Bachelor’s Thesis
Abstract
A lot of software that we use today is written in C and C++. Especially these memory unsafe languages induce vulnerabilities in applications. Therefore people developed techniques which make the exploitation of programming faults harder. My goal is to fortify these techniques and introduce new methods to make programs more secure. I analyzed the following techniques with regard to their security effect and their impact on performance:
- Checking the position of the stack pointer in every system call, which showed an overhead of $(2.7 \pm 3.3)\,\%$ in a microbenchmark. The measured overhead shows a large standard error, thus we cannot be sure that our patch actually makes applications slower.
- Adding random gaps between sequent
mmap
allocations, leading to a maximal speed loss of $(2.8 \pm 0.5)\,\%$. - Improving the ssp (stack smashing protector – also called canary) by clearing the ssp from the stack after checking it (no measureable performance change) and generating a random ssp for every function call ($(265 \pm 4)\,\%$ times slower in a microbenchmark, while more realistic workloads showed a regression of $< 2\,\%$).
For this work I created patches for the stack pointer check and the ssp improvements. Below are also benchmarks for all of these modifications.

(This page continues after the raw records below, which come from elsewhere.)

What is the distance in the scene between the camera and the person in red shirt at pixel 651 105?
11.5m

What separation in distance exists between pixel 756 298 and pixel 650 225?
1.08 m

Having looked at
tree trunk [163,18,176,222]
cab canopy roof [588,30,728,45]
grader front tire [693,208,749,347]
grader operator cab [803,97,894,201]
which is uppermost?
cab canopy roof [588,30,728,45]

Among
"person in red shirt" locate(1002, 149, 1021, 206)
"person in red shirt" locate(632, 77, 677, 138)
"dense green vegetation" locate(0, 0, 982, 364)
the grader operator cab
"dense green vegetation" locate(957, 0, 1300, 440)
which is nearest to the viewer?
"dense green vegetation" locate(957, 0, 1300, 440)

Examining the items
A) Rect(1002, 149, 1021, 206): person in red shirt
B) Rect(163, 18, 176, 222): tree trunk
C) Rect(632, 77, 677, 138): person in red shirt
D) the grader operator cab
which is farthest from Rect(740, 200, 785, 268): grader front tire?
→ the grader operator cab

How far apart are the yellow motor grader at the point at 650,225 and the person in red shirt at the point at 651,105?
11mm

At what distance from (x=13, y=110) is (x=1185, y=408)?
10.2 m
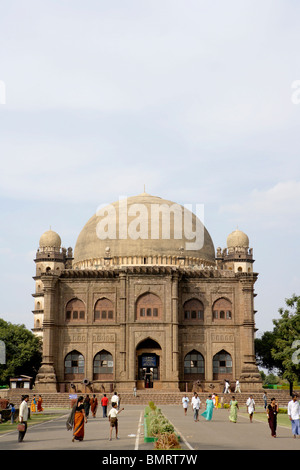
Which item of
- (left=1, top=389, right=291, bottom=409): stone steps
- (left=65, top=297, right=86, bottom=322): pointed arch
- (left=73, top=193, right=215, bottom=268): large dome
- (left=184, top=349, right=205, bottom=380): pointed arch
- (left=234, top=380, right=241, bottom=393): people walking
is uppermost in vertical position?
(left=73, top=193, right=215, bottom=268): large dome

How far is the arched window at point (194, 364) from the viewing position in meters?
58.7

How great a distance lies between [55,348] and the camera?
58.4 meters

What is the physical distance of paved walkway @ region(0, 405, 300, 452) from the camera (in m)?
19.4

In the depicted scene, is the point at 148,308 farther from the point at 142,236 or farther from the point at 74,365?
the point at 142,236

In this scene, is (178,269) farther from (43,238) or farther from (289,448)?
(289,448)

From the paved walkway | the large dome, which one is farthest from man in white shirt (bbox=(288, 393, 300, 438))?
the large dome

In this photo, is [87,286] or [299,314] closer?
[299,314]

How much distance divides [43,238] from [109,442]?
67.7 m

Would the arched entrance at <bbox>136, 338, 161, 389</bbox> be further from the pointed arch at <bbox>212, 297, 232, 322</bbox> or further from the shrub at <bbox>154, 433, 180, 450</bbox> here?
the shrub at <bbox>154, 433, 180, 450</bbox>

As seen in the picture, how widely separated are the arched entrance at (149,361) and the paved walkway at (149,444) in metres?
28.9

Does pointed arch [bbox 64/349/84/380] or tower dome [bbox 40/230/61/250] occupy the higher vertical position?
tower dome [bbox 40/230/61/250]

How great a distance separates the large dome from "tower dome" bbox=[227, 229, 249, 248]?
1426cm

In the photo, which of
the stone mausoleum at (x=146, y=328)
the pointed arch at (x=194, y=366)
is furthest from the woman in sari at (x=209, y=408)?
the pointed arch at (x=194, y=366)
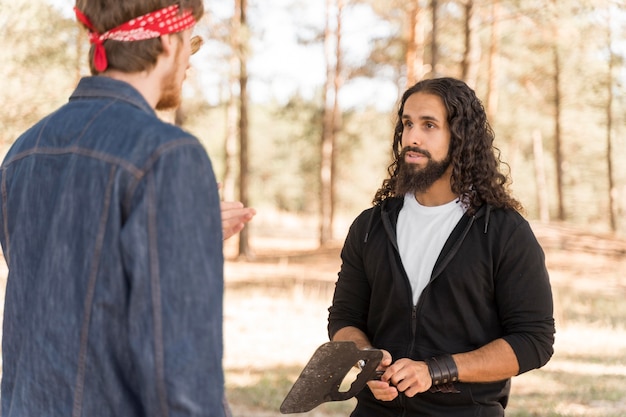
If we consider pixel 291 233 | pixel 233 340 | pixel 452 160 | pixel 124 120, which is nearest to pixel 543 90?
pixel 291 233

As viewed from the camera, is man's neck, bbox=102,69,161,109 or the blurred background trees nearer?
man's neck, bbox=102,69,161,109

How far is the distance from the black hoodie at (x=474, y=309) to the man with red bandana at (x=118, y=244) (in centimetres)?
132

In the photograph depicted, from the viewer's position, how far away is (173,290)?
151 centimetres

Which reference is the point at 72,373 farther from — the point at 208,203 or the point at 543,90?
the point at 543,90

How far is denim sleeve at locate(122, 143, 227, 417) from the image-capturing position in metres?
1.49

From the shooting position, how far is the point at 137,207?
Result: 151cm

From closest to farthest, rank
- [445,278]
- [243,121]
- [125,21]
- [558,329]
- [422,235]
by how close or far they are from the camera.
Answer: [125,21], [445,278], [422,235], [558,329], [243,121]

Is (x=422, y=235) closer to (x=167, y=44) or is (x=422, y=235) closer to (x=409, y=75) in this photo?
(x=167, y=44)

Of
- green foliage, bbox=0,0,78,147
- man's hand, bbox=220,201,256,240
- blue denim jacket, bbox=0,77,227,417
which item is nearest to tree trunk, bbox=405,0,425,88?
green foliage, bbox=0,0,78,147

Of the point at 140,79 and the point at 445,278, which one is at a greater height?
the point at 140,79

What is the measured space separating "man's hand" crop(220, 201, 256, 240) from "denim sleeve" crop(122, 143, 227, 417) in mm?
231

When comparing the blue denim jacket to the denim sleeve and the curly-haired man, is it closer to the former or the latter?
the denim sleeve

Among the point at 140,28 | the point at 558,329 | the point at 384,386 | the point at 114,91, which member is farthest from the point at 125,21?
the point at 558,329

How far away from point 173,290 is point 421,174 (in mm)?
1663
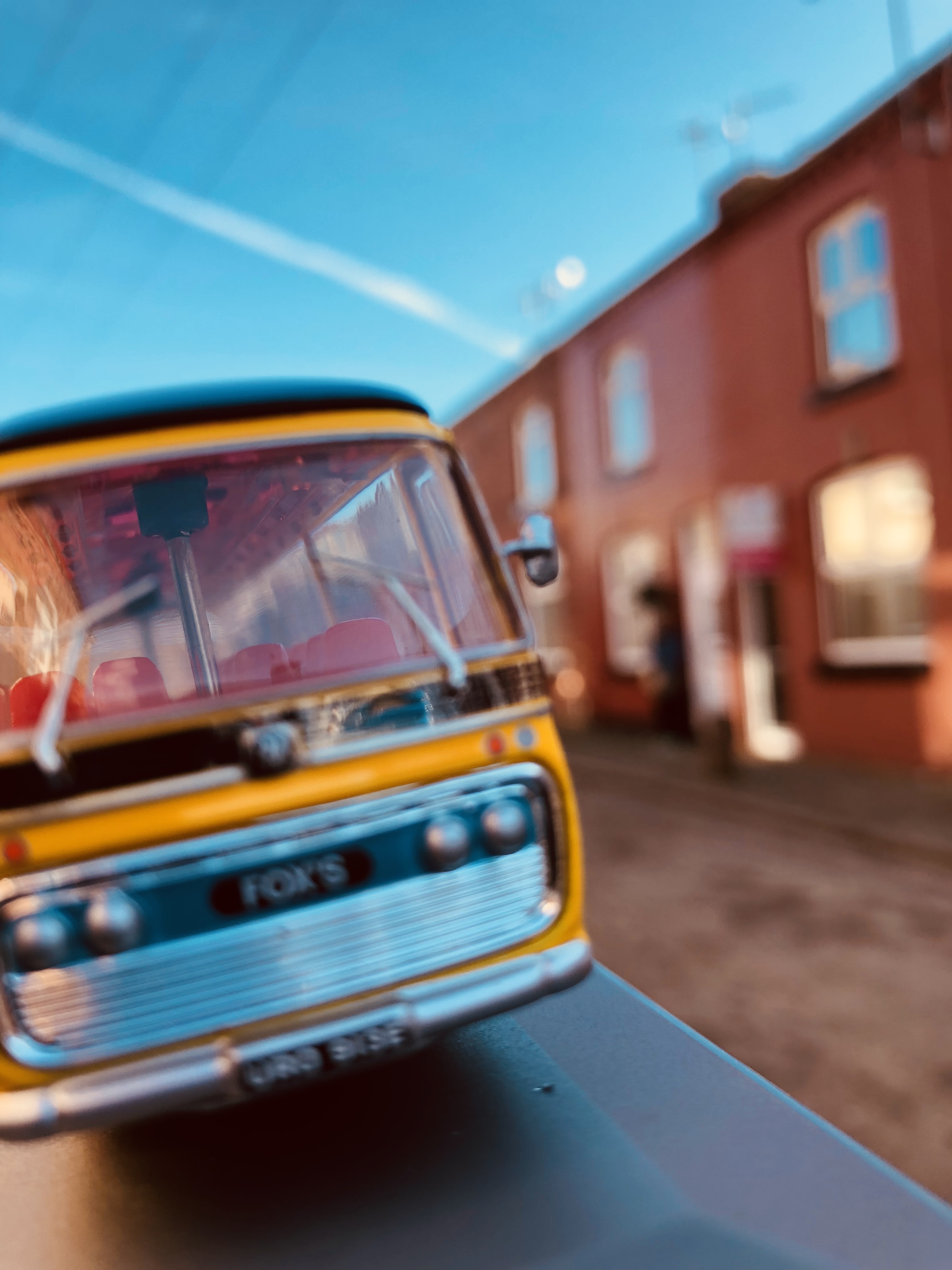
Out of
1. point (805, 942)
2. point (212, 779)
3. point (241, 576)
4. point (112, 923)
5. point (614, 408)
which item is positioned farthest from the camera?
point (614, 408)

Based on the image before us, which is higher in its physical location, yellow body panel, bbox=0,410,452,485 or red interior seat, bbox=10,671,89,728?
yellow body panel, bbox=0,410,452,485

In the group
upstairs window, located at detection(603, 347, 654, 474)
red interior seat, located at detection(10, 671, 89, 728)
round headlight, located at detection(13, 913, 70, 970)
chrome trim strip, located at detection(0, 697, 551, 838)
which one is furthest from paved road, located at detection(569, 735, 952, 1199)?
upstairs window, located at detection(603, 347, 654, 474)

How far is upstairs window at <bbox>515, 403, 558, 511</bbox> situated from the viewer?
67.7ft

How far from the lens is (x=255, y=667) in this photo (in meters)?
2.47

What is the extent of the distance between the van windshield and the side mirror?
0.47ft


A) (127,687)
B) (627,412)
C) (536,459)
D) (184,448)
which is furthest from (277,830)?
(536,459)

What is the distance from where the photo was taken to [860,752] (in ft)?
41.2

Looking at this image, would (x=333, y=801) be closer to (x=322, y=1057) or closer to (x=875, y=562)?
(x=322, y=1057)

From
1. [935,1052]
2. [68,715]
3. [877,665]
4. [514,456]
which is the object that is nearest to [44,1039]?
[68,715]

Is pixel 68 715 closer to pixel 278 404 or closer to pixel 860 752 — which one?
pixel 278 404

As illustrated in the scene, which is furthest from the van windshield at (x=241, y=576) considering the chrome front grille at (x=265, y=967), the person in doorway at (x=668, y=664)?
the person in doorway at (x=668, y=664)

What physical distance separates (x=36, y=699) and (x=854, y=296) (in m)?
12.1

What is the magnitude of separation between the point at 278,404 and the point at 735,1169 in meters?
1.92

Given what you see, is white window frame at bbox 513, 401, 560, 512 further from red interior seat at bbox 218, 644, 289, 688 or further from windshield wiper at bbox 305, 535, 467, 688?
red interior seat at bbox 218, 644, 289, 688
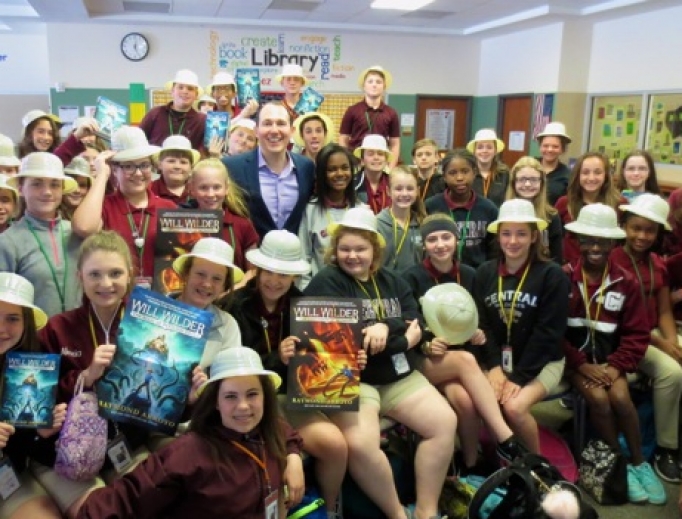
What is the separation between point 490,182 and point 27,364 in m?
3.79

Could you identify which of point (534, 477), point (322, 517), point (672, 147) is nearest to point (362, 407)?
point (322, 517)

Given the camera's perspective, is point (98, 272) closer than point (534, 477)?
Yes

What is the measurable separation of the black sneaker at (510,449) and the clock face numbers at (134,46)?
9.03 meters

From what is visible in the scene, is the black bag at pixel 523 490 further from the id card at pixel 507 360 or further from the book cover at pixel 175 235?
the book cover at pixel 175 235

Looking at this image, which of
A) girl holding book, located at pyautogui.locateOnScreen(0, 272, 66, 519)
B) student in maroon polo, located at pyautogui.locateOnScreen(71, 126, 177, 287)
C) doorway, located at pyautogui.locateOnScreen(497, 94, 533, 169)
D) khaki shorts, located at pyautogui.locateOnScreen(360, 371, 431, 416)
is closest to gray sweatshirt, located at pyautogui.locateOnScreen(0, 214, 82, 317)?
student in maroon polo, located at pyautogui.locateOnScreen(71, 126, 177, 287)

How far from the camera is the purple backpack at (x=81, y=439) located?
2.04m

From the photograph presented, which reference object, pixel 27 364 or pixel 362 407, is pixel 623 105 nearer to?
pixel 362 407

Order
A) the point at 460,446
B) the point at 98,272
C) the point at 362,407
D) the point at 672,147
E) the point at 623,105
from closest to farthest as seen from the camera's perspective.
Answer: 1. the point at 98,272
2. the point at 362,407
3. the point at 460,446
4. the point at 672,147
5. the point at 623,105

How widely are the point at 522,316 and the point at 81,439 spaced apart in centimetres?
227

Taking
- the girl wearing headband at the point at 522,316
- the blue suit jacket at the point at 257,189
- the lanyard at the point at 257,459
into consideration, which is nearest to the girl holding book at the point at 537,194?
the girl wearing headband at the point at 522,316

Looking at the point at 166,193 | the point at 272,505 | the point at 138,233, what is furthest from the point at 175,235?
the point at 272,505

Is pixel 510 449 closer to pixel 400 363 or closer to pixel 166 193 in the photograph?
pixel 400 363

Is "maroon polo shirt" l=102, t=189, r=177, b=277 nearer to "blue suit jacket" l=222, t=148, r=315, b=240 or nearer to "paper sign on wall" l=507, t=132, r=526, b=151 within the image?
"blue suit jacket" l=222, t=148, r=315, b=240

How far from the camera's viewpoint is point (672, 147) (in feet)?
25.3
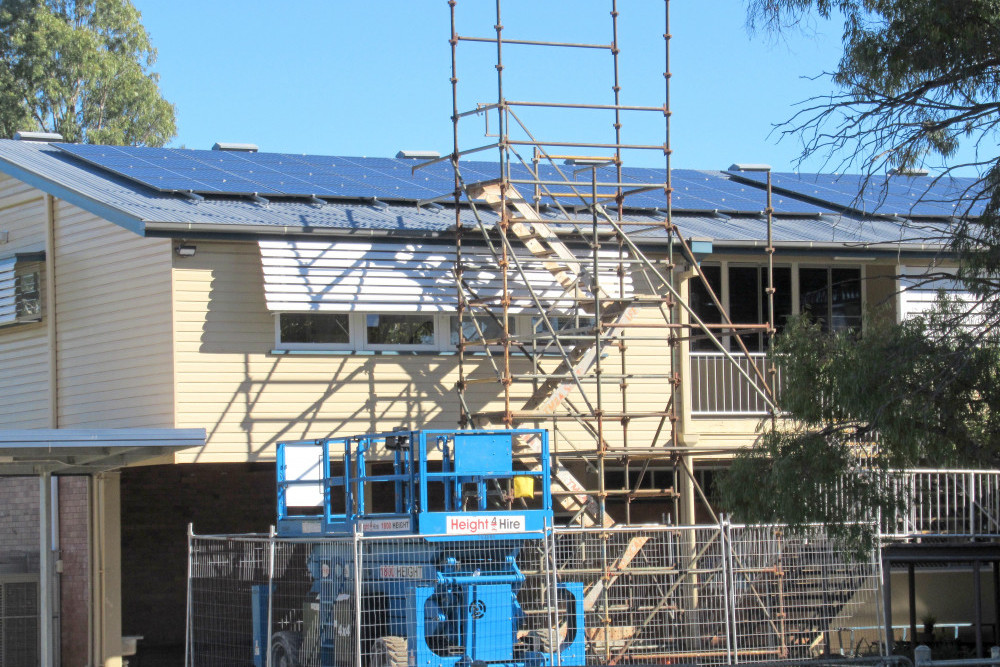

For a more in depth analysis, take a look at the thesis.
Problems
Stack Smashing Protector
When using the -fstack-protector-strong
compiler option, the ssp is written and checked for each function call where a buffer is stored on the stack. The fact that the canary value is only set when a process is started and keeps its value throughout the lifetime of a process, induces some possible weaknesses. If it is leaked by an out-of-bounds read or by leaking uninitialized memory, it gets useless, because an attacker can just overwrite the ssp with the correct value, which he now knows, remaining undetected. Another way to find out its value is possible with servers that fork themself for each connection. The fork
system call will clone the process memory, including the ssp. If an attacker can overflow a buffer, he can overwrite only the first byte of the protector ($\frac{1}{256}$ chance to succeed) and observe if the process aborted. If not, he guessed the first byte successfully. By guessing a static value byte by byte, the attack gets feasible. This specific problem was addressed by generating a new ssp on forks.
Improvements
A simple way to prevent the possible leakage of the ssp is to set the canary memory to zero after checking its value. This leads to no more unnecessary copies of the ssp on the stack and completely eliminates the risk to leak the ssp value by uninitialized variables.
Zeroing the canary after checking it can be done with seven added lines of code, including comments. Our patch covers the ssp check on x86 architectures, including the case when SafeStack is used. There is one more implementation of a stack protector in llvm in the SelectionDAG stage, that is not modified in my patch.
For the microbenchmark, the tested program calls a function, which stores two bytes into a buffer, checks the ssp and returns, for $5 \cdot 10^9$ times.
void fun() {
volatile char arr[10];
arr[0] = 'a';
arr[1] = '\0';
}
int main(int argc, char *argv[]) {
for (unsigned long i = 0; i < 5000000000; i++)
fun();
return 0;
}
One approach that was tested, is clearing the ssp by a simple mov
operation. Another way uses xor
to zero the canary. The resulting assembly for fun
looks like this:
sub rsp, 0x18
mov rax, [fs:0x28]
mov [rsp+0x10], rax
mov BYTE [rsp+0xf], 0x61 ; 'a'
mov BYTE [rsp+0xe], 0x0 ; '\0'
mov rax, QWORD [fs:0x28]
cmp rax, QWORD [rsp+0x10]
mov QWORD [rsp+0x10], 0 ; Inserted for the mov change
jne fun_ssp_fail
add rsp, 0x18
ret
fun_ssp_fail:
call __stack_chk_fail
The code using xor
contains more changes:
mov rdx, QWORD [fs:0x28]
xor rdx, QWORD [rsp+0x10]
test rdx, rdx
mov QWORD [rsp+0x10], rdx
jnz ssp_xor_fail
The approach using xor
is slower by $(18.2 \pm 1.5)\,\%$ compared to not zeroing the ssp. The diagram below shows that the mov
variant was slightly, but not significantly, faster than the non-zeroing method in three test runs by $(0.8 \pm 1.1)\,\%$, which is due to random jittering.
The benchmarks were executed on an Intel i7-5820K processor.
The patch was proposed upstream at llvm.